L’esercito dei trombati

È corsa al riposizionamento in vista delle elezioni politiche della prossima primavera. A spingere per un posto in pole sono soprattutto gli aspiranti deputati per i quali i cancelli dell’Ars non si sono aperti…

Gli equilibri della giunta dipendono da quelli dell’Assemblea e quelli dell’Assemblea, a loro volta, dipendono dalla costruzione dell’esecutivo regionale. Sullo sfondo di questo puzzle, ecco ancora una volta un’altra tornata elettorale all’orizzonte, la partita delle politiche che da Roma comincia a delinearsi. E in Sicilia in tanti si spalleggiano per conquistare un biglietto di sola andata verso la Capitale. Soprattutto tra quelli che sono rimasti chiusi fuori dalle porte di Sala d’Ercole. Che naturalmente sono pronti adesso a presentare il conto, in termini di consenso ottenuto, ai partiti. Il “tana libera tutti” è arrivato ieri da Marcello Greco, 2.400 voti nella lista di Sicilia Futura, insufficienti per ottenere uno scranno all’Ars. E dopo? Cosa succederà nel centrosinistra e che fine faranno le forze alleate al Partito Democratico? Domande che, alla vigilia delle politiche, preoccupano chi punta ad ottenere un posto a Montecitorio. Così ecco che, salutata Sicilia Futura, Greco annuncia il passaggio al Cantiere Popolare di Saverio Romano. “Metto il mio impegno e le mie energie – dice Greco – a disposizione di questo progetto che ha riscosso un notevole successo con la lista Popolari e Autonomisti-Idea Sicilia alle elezioni regionali e che vuole affermarsi e e consolidarsi”. Insomma, que serà, serà, Greco ha chiaro da quale parte conviene schierarsi in questa fase politica. E chissà quanti tra i suoi colleghi sono siano attanagliati dagli stessi dubbi in queste ore, da Filippo Landolina (5.900 preferenze) a Salvo Lo Giudice (4.300), da Giovanni Di Giacinto (3.800) a Beppe Picciolo (10mila), da Agatino Lanzafame (3.800) a Carmelo Coppolino (4.700), fino a Salvatore Cascio (5000), Michele Cimino (4600), Gianluca Micciché (3.800) e Giacomo Scala (5.039).

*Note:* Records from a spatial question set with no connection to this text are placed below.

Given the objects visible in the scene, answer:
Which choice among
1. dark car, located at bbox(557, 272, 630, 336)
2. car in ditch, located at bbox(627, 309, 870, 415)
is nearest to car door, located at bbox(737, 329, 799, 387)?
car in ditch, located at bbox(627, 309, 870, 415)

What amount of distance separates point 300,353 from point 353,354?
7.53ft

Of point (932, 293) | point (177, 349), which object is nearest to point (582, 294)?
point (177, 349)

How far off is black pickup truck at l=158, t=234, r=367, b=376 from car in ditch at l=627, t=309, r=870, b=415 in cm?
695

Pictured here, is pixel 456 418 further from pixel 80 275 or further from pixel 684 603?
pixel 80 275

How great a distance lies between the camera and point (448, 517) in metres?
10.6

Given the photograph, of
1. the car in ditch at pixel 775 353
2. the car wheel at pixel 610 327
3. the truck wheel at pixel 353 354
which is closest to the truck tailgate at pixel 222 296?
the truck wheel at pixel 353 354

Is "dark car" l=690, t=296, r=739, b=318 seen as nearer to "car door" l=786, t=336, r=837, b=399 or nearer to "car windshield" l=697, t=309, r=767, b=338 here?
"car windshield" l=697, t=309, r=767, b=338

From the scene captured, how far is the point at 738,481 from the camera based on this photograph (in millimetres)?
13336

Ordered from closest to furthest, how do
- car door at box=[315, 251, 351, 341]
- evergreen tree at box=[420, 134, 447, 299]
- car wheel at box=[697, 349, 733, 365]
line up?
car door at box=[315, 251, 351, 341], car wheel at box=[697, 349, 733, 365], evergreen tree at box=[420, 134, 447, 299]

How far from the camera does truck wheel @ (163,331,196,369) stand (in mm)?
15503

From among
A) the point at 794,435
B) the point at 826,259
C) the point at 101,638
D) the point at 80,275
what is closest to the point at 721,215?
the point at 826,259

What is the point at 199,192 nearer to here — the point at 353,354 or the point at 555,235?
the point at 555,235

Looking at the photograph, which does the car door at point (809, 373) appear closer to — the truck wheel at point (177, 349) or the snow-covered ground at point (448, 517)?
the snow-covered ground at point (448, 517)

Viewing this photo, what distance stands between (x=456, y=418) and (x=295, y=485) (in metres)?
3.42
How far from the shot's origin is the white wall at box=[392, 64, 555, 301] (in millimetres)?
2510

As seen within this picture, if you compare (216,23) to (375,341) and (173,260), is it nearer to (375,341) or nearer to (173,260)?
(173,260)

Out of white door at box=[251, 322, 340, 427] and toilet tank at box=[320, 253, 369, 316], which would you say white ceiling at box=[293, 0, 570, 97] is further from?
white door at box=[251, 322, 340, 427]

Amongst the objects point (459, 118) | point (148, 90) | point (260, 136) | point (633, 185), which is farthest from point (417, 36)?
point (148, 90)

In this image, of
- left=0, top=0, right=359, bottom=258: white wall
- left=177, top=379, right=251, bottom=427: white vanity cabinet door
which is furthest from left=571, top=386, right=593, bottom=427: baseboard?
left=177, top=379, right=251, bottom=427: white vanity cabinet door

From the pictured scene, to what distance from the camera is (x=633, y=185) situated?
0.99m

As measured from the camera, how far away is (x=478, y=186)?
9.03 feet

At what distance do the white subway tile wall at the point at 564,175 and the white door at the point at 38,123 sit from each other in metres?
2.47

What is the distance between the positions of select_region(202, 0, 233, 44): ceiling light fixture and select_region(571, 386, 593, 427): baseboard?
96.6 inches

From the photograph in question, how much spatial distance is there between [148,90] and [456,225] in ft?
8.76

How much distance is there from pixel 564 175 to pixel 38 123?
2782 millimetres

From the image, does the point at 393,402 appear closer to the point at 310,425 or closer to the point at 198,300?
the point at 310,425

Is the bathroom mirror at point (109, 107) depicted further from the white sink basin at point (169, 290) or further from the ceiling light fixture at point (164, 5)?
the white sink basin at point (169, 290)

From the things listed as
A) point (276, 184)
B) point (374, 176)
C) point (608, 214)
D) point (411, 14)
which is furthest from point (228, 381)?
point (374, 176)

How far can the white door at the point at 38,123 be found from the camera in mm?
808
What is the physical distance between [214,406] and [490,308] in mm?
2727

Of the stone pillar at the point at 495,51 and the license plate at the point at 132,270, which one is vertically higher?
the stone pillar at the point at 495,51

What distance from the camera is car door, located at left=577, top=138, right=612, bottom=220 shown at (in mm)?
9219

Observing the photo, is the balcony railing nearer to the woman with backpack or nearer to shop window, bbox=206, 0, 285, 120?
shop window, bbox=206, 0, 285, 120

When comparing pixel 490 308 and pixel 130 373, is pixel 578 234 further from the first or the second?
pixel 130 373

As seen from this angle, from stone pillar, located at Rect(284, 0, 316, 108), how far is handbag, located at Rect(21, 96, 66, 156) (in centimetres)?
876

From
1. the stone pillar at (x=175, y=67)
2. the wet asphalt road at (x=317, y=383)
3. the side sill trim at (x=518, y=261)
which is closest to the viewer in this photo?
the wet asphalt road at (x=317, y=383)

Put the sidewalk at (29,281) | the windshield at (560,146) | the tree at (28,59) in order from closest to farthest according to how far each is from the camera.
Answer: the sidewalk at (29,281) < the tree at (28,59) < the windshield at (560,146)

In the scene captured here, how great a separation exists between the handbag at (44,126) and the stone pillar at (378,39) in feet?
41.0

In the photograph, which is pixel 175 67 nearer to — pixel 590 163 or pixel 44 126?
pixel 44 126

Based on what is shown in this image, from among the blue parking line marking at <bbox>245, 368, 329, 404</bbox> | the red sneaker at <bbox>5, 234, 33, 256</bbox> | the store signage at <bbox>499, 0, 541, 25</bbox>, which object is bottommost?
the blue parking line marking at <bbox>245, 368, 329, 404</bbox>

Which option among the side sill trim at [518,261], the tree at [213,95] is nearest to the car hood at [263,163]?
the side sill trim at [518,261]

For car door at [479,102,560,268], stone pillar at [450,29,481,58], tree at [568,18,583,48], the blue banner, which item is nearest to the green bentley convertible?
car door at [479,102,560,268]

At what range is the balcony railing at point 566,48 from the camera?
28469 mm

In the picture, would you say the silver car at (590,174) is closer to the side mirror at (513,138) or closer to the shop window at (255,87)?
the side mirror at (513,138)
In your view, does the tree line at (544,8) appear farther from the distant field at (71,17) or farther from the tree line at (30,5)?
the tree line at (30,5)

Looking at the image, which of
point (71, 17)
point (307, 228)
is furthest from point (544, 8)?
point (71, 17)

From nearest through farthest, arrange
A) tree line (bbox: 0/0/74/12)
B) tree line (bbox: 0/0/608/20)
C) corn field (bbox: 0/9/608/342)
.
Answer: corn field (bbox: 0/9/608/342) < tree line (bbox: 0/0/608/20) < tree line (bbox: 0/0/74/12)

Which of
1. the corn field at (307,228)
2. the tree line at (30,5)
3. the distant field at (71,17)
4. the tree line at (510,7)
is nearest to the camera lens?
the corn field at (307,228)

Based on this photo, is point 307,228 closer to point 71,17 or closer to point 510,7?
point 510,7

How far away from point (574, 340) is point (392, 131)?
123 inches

Ma i trombati eccellenti che adesso bussano alle porte degli altri partiti sono un esercito non da poco. Da Totò Lentini (4.800 preferenze) a Tommaso Gargano (3.900), da Letterio Daidone (8.400) ad Alessandro Porto (5.800), da Riccardo Pellegrino (4.400) a Santi Formica (6 mila), da Nino Germanà (11 mila) a Giovanni Mauro (4.900), da Edy Bandiera (5.500) ad Antonello Rizza (4.900), fino a Vincenzo Giambrone (3.500), Tony Scilla (6.200), Giovanni Lo Sciuto (5.500), Gaetana Palermo (4.400), Giuseppe Federico (5.400) giusto per restare in Forza Italia.

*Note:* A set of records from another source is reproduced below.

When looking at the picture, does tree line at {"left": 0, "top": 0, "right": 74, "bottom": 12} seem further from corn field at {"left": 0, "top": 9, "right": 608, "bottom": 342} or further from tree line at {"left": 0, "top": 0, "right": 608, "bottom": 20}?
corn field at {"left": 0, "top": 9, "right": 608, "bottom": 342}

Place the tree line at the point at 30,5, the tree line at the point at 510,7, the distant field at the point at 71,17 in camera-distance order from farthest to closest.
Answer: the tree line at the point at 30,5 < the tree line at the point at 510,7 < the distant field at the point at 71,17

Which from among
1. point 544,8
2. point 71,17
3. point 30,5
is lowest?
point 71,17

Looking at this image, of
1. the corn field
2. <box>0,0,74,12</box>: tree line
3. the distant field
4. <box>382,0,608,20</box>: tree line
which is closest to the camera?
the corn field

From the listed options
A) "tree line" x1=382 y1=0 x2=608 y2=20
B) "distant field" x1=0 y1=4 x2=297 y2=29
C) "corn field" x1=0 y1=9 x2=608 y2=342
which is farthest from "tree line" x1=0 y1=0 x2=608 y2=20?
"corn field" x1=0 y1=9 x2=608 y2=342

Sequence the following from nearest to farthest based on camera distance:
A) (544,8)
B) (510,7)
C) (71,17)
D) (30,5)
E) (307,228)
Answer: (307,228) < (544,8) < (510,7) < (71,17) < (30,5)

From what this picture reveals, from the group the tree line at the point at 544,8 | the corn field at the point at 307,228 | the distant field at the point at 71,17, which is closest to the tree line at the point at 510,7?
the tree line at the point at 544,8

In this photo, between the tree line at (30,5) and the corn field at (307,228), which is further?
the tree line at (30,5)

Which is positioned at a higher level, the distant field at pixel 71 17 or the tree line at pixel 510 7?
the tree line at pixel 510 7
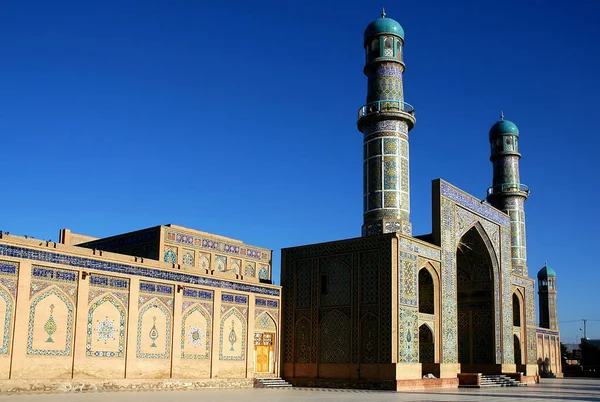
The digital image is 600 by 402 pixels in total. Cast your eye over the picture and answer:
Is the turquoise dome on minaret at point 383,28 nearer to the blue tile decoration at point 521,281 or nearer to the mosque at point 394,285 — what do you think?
the mosque at point 394,285

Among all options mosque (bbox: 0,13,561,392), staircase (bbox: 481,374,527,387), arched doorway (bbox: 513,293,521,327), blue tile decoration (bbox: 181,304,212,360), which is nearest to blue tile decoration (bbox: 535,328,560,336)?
arched doorway (bbox: 513,293,521,327)

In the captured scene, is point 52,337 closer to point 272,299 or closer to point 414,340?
point 272,299

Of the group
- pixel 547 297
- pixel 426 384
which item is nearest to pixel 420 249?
pixel 426 384

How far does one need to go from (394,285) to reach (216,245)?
25.3ft

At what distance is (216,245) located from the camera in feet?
82.5

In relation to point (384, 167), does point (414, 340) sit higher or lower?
lower

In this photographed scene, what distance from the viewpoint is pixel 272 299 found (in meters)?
→ 22.5

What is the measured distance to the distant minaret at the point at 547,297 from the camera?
46781 millimetres

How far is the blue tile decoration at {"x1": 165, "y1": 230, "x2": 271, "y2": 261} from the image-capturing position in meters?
23.2

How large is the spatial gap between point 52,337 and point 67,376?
1.00 meters

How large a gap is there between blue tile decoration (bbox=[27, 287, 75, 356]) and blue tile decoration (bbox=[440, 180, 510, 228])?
1313cm

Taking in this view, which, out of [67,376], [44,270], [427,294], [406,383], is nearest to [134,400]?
[67,376]

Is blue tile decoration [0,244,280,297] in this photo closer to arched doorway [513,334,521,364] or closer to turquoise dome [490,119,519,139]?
arched doorway [513,334,521,364]

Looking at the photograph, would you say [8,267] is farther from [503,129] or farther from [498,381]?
[503,129]
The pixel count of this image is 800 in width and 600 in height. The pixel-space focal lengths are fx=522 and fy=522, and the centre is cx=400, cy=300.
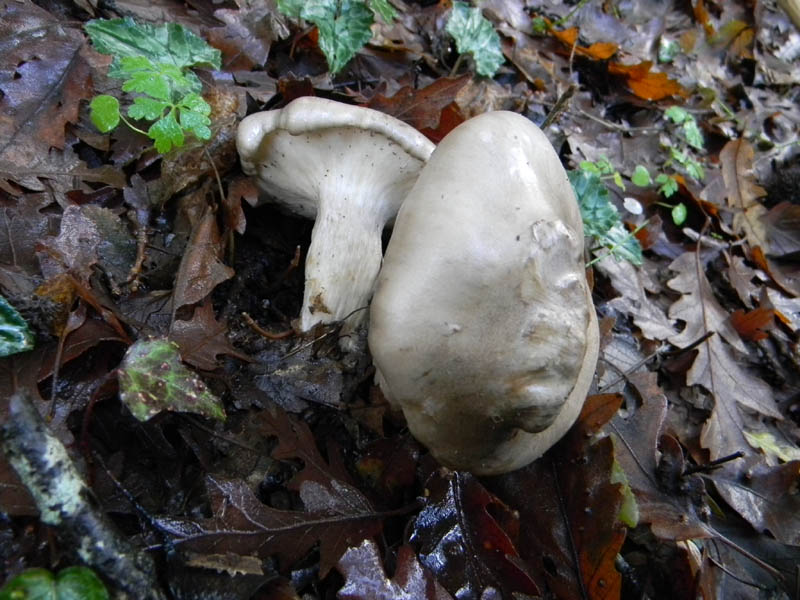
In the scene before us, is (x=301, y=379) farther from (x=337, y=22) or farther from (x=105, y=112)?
(x=337, y=22)

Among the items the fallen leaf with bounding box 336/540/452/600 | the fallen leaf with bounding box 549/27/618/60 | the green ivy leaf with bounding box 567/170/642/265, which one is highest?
the fallen leaf with bounding box 549/27/618/60

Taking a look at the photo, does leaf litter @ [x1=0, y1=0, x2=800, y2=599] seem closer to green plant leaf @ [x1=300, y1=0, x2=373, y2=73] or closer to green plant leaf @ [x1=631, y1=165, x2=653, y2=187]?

Un’ecatombe anche in Ap, la lista di Alfano e D’Alia che non ha superato lo sbarramento, dove restano fuori Francesco Paolo Scarpinato (quasi seimila preferenze), Giovanni Ardizzone (5 mila), Marco Forzese (7.500), Nuccio Condorelli (5.500), Vincenzo Vinciullo (6800), Gaetano Cutrufo (6200), Vincenzo Fontana (5.300). Dove si riposizioneranno? Ancora presto per dirlo, anche se, delle due anime che hanno composto la lista, quella legata ai Centristi crede che sia ancora possibile immaginare una lista al fianco del Pd alle politiche, mentre in molti si dicono pronti a scommettere che gli alfaniani cederanno al richiamo del centrodestra.

Tanti big anche nell’Udc, rimasti a guardare fuori dai cancelli dell’Assemblea. Da Giovanni Greco (4.300) a Salvatore Di Carlo (3.100), da Danilo Lo Giudice (4 mila) a Vito Rau (4.200), da Alfio Barbagallo (3300) a Domenico Paci (3000), da Giambattista Coltraro (2700) a Gaetano Cani (4200), fino a Salvatore Iacolino (4600), Giuseppe Sebastiano (3.300).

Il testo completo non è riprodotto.